The west façade is partly obscured by the adjacent office building (which abuts the building at the north-west corner), but the side wall of the front range is framed by pilasters and has a similar arch-pedimented gable to those of the front’s outer bays, and the rest of the façade has a moulded stone cornice, above which rise pillars like those crowning the front facade’s pilasters, with the same stone caps and cast-iron finials. The window openings to the ground floor have segmental arch heads with exaggerated keystones (some of which are blocked or partially blocked), and those to the first floor are square, with a sill band. These are fitted with metal-framed windows.
To the rear the upper floor of the east and west ranges mostly retain their original windows. The rest of the rear elevations are almost entirely obscured by later additions* that are not of special interest, including a southern extension* and a series of yards with corrugated sheet and flat roofs*.
INTERIOR: the warehouse interior is largely open-plan (with some later partitions), with paired columns supporting twin spine beams in the basement and ground floor, delineating a central passage. The wooden floors are mostly covered with modern screeds, and the columns and beams also mostly concealed by later fireproofing renders, with plastered walls. On the first floor the original construction remains visible, with painted brick walls and unboarded ceilings, but also with a floor screed. Here the passage columns (of cast-iron) are staggered and support the tie-beams of the timber roof structure. The original rear wall is extant, with empty window openings. The east and west ranges have a single, central line of columns. The lofts are boarded, fully in the east and west ranges, but in the front range only between the outer struts of the roof trusses, to allow the first floor to borrow light from eaves skylights. Various partitions remain, along with a goods lift. A cast-iron staircase with decorative risers leads from the first floor up to the loft. Much of the ground-floor inner walls of the east and west ranges have been removed, with columns inserted, opening their ground floors up into the covered yards.

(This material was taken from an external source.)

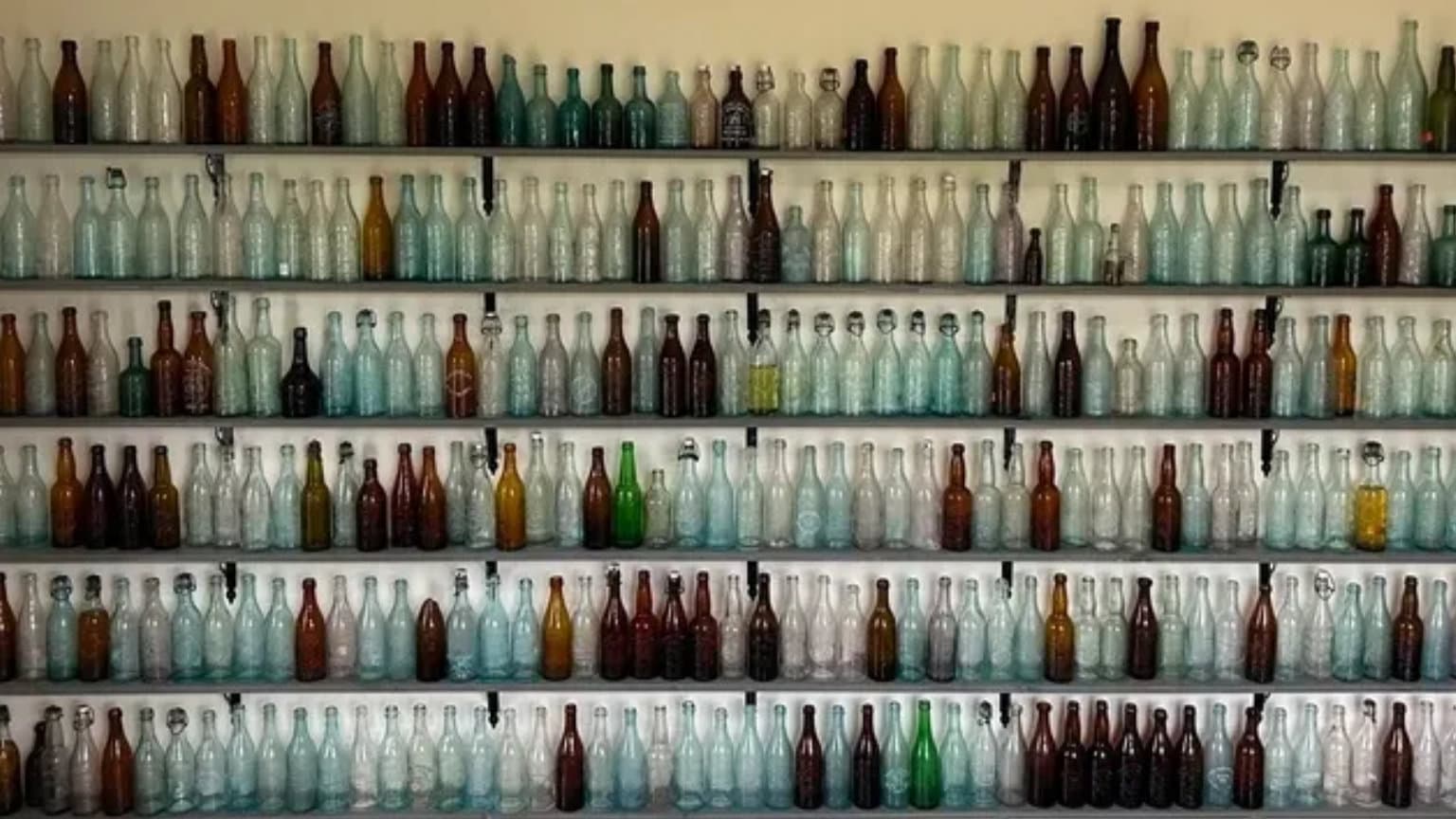 Shelves of antique Baltimore beer bottles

The former warehouse interconnects with the former office block of the Scotch Foundry at basement level and ground-floor level at the north end of the west elevation.

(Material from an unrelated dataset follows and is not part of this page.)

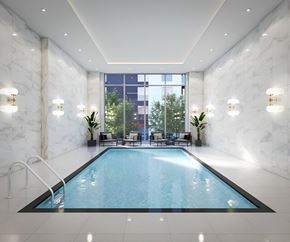 Ottawa apartment for rent - a swimming pool in a room with marble walls - rental amenities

*Pursuant to s1 (5A) of the Planning (Listed Buildings and Conservation Areas) Act 1990 (“the Act”) it is declared that the southern extension to the north range with a corrugated sheet roof, and the series of covered yards with corrugated sheet and flat sheet roofs, together with the lightweight roof structure that spans the gap between the warehouse and the adjacent building to the east, are not of special architectural or historic interest, however, any works which have the potential to affect the character of the listed building as a building of special architectural or historic interest may still require Listed Building Consent and this is a matter for the Local Planning Authority to determine.